Although Apple has admitted to this accusation, it has said that the energy demand as a result of increasing usage puts a significant amount of strain on the battery which can cause sudden crashes of the phone. To stop this from happening, Apple limits the amount of energy that leaves the battery and so the phone is ultimately is given less power and is ultimately slower. On the other hand, consumers have claimed that the phone is made slower as a result of the company attempting to push consumers to purchase a newer version of the phone.
The pattern of slowed iPhones became evident this year when many users of older models experienced a significant slowdown on their device once the iPhone 8 and iPhone X were released. With the speculation that this was a strategic move to get users to upgrade their phone, online communities such as Reddit began investigating the issue in order to confirm the hypothesis, giving the investigation the nickname “Batterygate”, a play on words from the presidential “Watergate” scandal. Once it was proven that the phones were being slowed down, class action lawsuits against the company were initiated which demanded that Apple replace models older than the iPhone 8 for all iPhones in the United States. As one of the most expensive and profitable pieces of consumer technologies available, the lawsuit could be devastating for the company and its brand if there is reason to believe that this move is a sales strategy.
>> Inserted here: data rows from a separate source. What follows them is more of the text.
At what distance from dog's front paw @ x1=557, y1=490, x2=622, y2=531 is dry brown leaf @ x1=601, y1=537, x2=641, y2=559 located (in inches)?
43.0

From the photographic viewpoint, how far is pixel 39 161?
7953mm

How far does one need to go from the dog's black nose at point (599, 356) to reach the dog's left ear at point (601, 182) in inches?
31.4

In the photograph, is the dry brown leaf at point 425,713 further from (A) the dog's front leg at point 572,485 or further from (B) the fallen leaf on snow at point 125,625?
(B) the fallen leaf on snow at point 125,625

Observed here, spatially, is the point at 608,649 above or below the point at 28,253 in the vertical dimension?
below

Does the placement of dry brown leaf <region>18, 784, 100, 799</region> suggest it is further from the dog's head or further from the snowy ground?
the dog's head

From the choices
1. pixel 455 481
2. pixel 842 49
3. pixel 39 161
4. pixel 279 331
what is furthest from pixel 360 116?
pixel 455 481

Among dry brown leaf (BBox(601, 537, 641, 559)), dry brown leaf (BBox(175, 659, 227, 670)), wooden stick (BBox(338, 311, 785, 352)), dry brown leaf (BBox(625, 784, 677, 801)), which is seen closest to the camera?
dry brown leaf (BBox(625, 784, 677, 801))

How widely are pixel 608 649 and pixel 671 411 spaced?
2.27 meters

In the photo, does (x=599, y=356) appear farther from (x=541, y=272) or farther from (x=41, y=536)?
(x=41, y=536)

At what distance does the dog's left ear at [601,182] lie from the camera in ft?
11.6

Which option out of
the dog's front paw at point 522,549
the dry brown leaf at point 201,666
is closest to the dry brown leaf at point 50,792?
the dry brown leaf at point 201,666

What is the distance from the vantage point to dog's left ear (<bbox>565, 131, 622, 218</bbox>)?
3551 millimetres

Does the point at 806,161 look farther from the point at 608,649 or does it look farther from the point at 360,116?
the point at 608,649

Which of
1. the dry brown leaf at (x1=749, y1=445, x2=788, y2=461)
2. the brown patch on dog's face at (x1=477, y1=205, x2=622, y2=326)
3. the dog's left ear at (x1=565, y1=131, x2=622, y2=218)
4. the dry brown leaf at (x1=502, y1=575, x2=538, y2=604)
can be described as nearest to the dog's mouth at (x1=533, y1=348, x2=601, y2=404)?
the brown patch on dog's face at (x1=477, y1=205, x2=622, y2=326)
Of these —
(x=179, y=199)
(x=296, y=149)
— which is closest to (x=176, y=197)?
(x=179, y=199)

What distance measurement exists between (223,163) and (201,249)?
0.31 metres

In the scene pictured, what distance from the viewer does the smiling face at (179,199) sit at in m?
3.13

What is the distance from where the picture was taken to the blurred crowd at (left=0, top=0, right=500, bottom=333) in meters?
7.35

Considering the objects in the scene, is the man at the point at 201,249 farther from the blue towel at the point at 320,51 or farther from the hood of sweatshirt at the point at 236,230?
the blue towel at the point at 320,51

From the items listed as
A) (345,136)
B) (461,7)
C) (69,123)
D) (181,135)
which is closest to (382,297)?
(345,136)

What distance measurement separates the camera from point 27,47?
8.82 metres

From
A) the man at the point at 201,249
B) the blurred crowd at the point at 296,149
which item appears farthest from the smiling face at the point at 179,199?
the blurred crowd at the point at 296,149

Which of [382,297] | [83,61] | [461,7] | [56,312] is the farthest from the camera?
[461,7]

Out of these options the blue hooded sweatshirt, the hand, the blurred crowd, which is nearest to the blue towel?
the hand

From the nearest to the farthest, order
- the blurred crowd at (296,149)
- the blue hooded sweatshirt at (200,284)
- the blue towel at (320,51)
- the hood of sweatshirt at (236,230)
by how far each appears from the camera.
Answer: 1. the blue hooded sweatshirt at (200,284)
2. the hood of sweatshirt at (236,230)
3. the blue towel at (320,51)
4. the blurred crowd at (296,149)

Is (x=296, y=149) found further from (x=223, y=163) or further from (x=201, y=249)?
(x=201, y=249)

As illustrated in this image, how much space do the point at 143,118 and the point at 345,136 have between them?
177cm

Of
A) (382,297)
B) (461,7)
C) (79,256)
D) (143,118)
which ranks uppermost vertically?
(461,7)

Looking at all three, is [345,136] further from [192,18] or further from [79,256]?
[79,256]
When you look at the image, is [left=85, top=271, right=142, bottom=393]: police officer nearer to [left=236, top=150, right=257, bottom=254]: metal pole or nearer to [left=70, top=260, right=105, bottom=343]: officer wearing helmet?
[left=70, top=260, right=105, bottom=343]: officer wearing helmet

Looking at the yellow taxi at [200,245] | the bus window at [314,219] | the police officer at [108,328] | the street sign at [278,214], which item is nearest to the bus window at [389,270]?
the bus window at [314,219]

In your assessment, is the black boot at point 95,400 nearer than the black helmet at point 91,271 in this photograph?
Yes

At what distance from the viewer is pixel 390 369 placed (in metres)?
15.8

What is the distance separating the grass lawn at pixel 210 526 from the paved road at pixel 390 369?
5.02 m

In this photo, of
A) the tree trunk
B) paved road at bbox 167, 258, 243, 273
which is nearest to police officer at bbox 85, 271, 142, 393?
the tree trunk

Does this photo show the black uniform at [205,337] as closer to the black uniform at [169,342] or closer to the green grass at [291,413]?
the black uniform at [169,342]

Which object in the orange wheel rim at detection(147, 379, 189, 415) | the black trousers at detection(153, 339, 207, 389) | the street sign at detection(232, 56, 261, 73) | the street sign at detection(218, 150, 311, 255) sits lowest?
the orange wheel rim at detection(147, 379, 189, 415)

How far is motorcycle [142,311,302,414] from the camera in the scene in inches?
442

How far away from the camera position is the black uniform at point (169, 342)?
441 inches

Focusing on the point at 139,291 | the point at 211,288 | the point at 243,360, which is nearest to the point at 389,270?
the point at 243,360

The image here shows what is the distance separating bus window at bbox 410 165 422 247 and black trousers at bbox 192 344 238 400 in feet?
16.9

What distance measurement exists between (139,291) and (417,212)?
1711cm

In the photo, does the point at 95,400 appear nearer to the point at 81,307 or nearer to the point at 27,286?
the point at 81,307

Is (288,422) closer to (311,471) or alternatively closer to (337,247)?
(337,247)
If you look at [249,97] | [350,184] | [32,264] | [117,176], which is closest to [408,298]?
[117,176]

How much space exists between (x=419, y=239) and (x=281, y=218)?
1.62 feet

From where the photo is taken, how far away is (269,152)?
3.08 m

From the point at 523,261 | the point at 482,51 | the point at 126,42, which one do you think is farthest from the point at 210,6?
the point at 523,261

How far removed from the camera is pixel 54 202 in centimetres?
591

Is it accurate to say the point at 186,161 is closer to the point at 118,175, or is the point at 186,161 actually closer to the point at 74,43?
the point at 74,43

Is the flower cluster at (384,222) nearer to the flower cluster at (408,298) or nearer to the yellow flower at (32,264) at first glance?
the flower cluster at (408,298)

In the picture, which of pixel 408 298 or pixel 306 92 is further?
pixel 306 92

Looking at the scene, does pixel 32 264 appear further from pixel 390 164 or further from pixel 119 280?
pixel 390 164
Although Apple holds that this measure is to improve the user experience and to stop the phone from unexpectedly shutting down, it must now defend itself in court to explain that this is not a tactic. As a company with an impeccable record for providing the highest quality products, it can be extremely surprising to see that it has admitted to purposefully slowing down the phones. Furthermore, although the software update that slowed the phone down was one with a seemingly legitimate purpose which can actually help users, the fact that Apple did not fully disclose its purpose has led many to believe that it was meant to be a hidden secret and that consumers were not given full transparency of the move.